The glucagon-like peptides (GLP-1 and GLP-2) are proglucagon-derived peptides cosecreted from gut endocrine cells in response to nutrient ingestion. GLP-1 acts as an incretin to lower blood glucose via stimulation of insulin secretion from islet beta cells. GLP-1 also exerts actions independent of insulin secretion, including inhibition of gastric emptying and acid secretion, reduction in food ingestion and glucagon secretion, and stimulation of beta-cell proliferation. Administration of GLP-1 lowers blood glucose and reduces food intake in human subjects with type 2 diabetes. GLP-2 promotes nutrient absorption via expansion of the mucosal epithelium by stimulation of crypt cell proliferation and inhibition of apoptosis in the small intestine. GLP-2 also reduces epithelial permeability, and decreases meal-stimulated gastric acid secretion and gastrointestinal motility. Administration of GLP-2 in the setting of experimental intestinal injury is associated with reduced epithelial damage, decreased bacterial infection, and decreased mortality or gut injury in rodents with chemically induced enteritis, vascular-ischemia reperfusion injury, and dextran sulfate-induced colitis.
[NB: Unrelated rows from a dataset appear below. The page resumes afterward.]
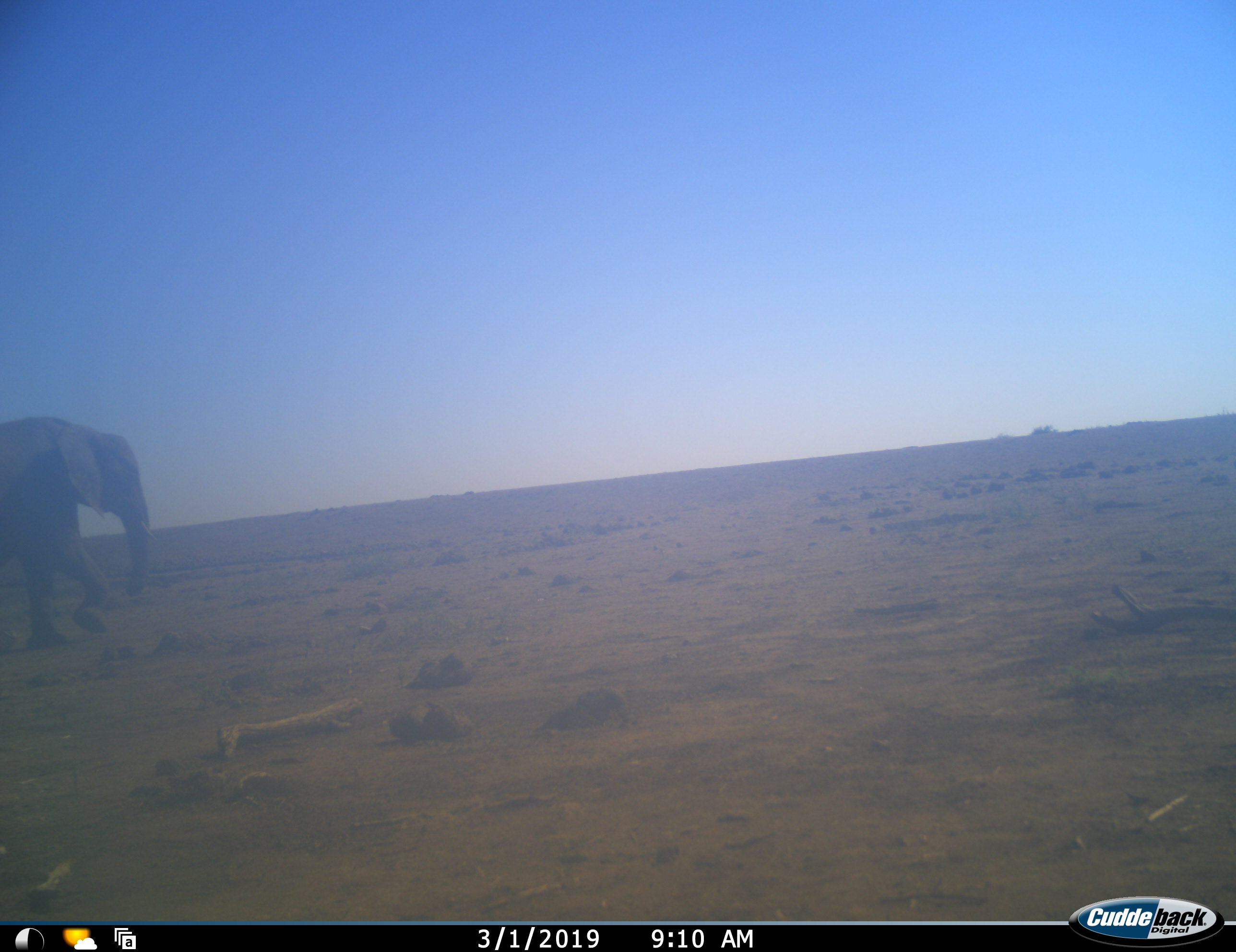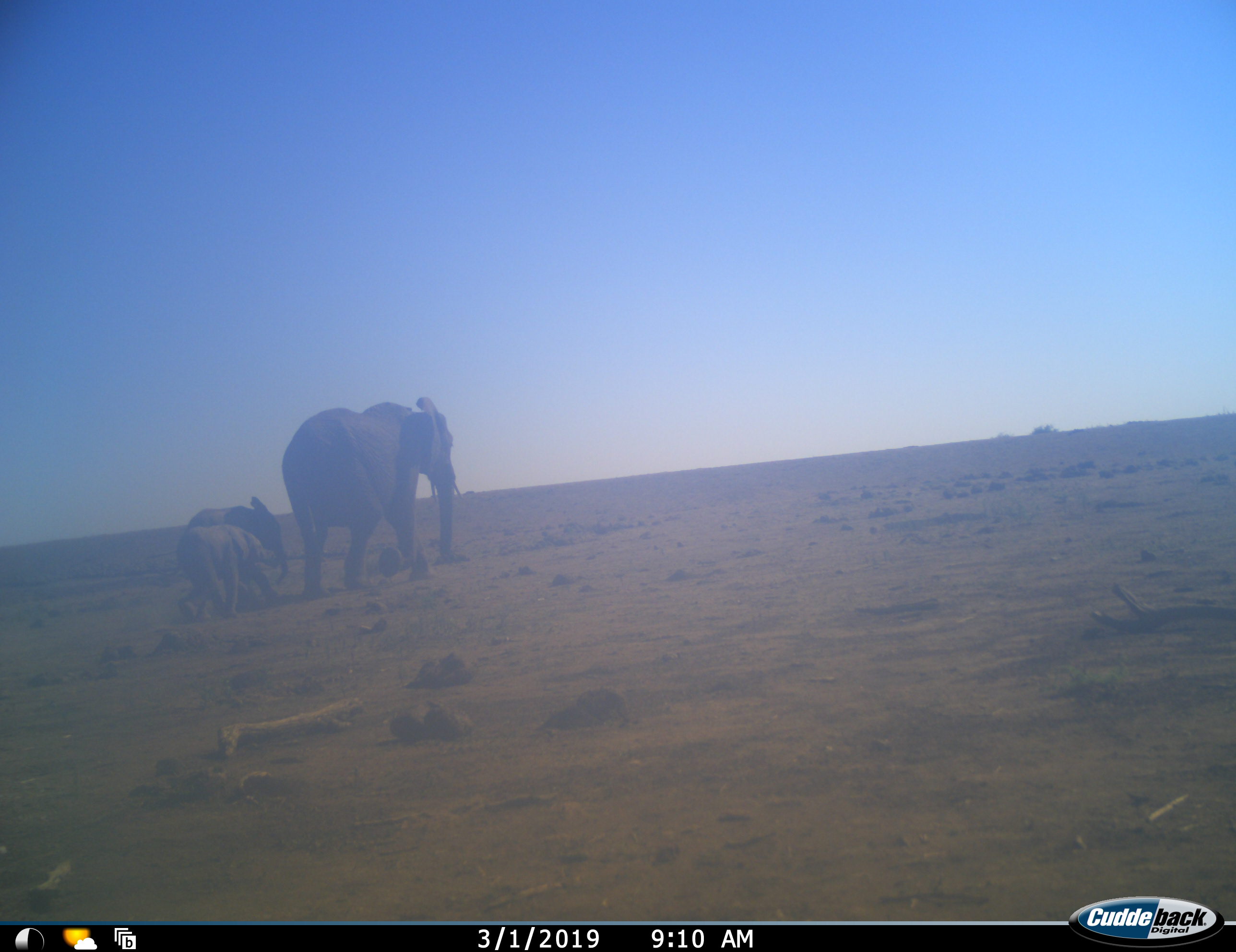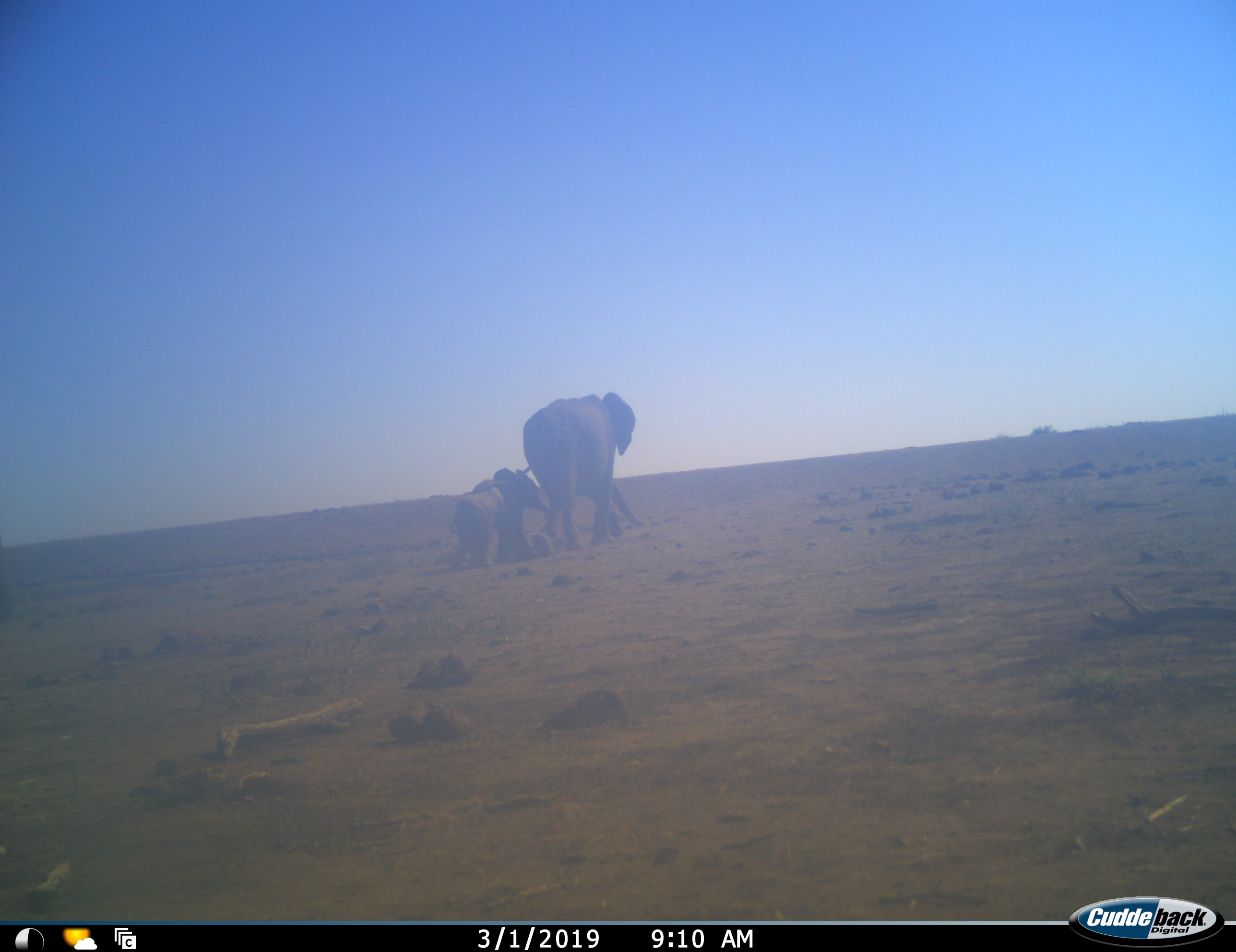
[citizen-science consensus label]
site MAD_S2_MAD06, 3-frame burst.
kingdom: Animalia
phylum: Chordata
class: Mammalia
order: Proboscidea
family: Elephantidae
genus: Loxodonta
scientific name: Loxodonta africana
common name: african bush elephant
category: elephant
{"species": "elephant (african bush elephant) (Loxodonta africana)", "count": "3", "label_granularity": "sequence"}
GLP-2 also attenuates chemotherapy-induced mucositis via inhibition of drug-induced apoptosis in the small and large bowel. GLP-2 improves intestinal adaptation and nutrient absorption in rats after major small bowel resection, and in humans with short bowel syndrome. The actions of GLP-2 are mediated by a distinct GLP-2 receptor expressed on subsets of enteric nerves and enteroendocrine cells in the stomach and small and large intestine. The beneficial actions of GLP-1 and GLP-2 in preclinical and clinical studies of diabetes and intestinal disease, respectively, has fostered interest in the potential therapeutic use of these gut peptides. Nevertheless, the actions of the glucagon-like peptides are limited in duration by enzymatic inactivation via cleavage at the N-terminal penultimate alanine by dipeptidyl peptidase IV (DP IV). Hence, inhibitors of DP IV activity, or DP IV-resistant glucagon-like peptide analogues, may be alternative therapeutic approaches for treatment of human diseases.[1]